Remake de la célèbre série de Fukasaku, qui n'est pas le premier d'ailleurs puisque Kudô s'y était brillamment essayé en 1979, on retrouve ici plus difficilement les éléments qui caractérisent les Combats sans code d'honneur : histoires vraies et aspect documentaire, violence omniprésente, manipulations et trahisons, caméra nerveuse... Le film de Sakamoto, qui démarre pourtant de façon assez choquante, avec un jeune adolescent qui tue un yakuza d'un couteau planté dans la nuque, s'assoupit ensuite dans une histoire de conflit de succession assez molle et où finalement la violence n'éclatera que de façon très sporadique. En toile de fond le destin des deux amis d'enfance, l'un ayant choisi de rejoindre les yakuzas, par dépit on apprendra plus tard et par manque de perspectives, l'autre, d'origine coréenne, cherchant à rester à l'écart tout en gérant un réseau de filles. Du côté des yakuzas on observe un milieu relativement désabusé, une société pyramidale sans états d'âme où chaque élément doit contribuer à l'enrichissement de l'échelon supérieur. Les patrons sont lâches et abusent de leur autorité, les soldats se taisent et travaillent pour pas grand chose. S'il fallait montrer une organisation aux antipodes des visions stylisées et glamour de ce milieu, c'est plutôt réussi.
L'acteur qui interprète le voyou coréen, le chanteur de rock Tomoyasu Hotei, est plutôt convaincant. Concernant les autres, j'aime beaucoup moins. Le rôle principal tenu par Etsushi Toyokawa hésite constamment entre le badass super cool et le personnage mélancolique quasi-dépressif et souffrant d'acouphène. Le boss Awano est un beau salaud, mais son revirement vers la fin du film contribue à l'aspect mollasson de cette guerre de succession, alors qu'il réunissait au début tous les atouts pour devenir un salopard coriace qui créerait un beau remue-ménage dans le milieu...

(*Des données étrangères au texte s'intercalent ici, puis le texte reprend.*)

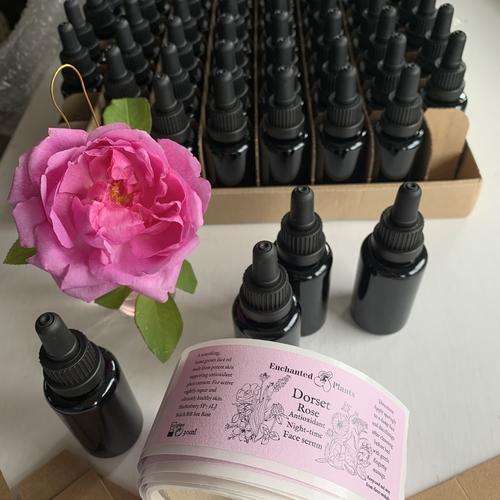 Dorset Rose Antioxidant Night Time Face Serum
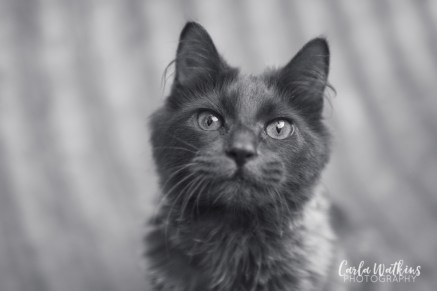 Captain Floof | pet photography by Carla Watkins Photography | carlawatkinsphotography.com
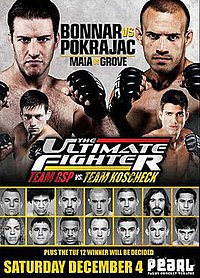 A poster or logo for The Ultimate Fighter: Team GSP vs. Team Koscheck Finale.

La bande-son, que l'on doit à Hotei lui-même, n'est pas toujours à propos. Si son titre-phare a été repris par Tarantino dans Kill Bill, je la trouve un peu envahissante et grossière.
Bref, on aurait pu avoir un bon yakuza-eiga moderne, désabusé et convaincant si Sakamoto n'avait pas essayé de lui trouver une filiation avec la série mythique des Combats sans code d'honneur et n'avait pas relâché si vite la tension que l'on voulait voir exploser.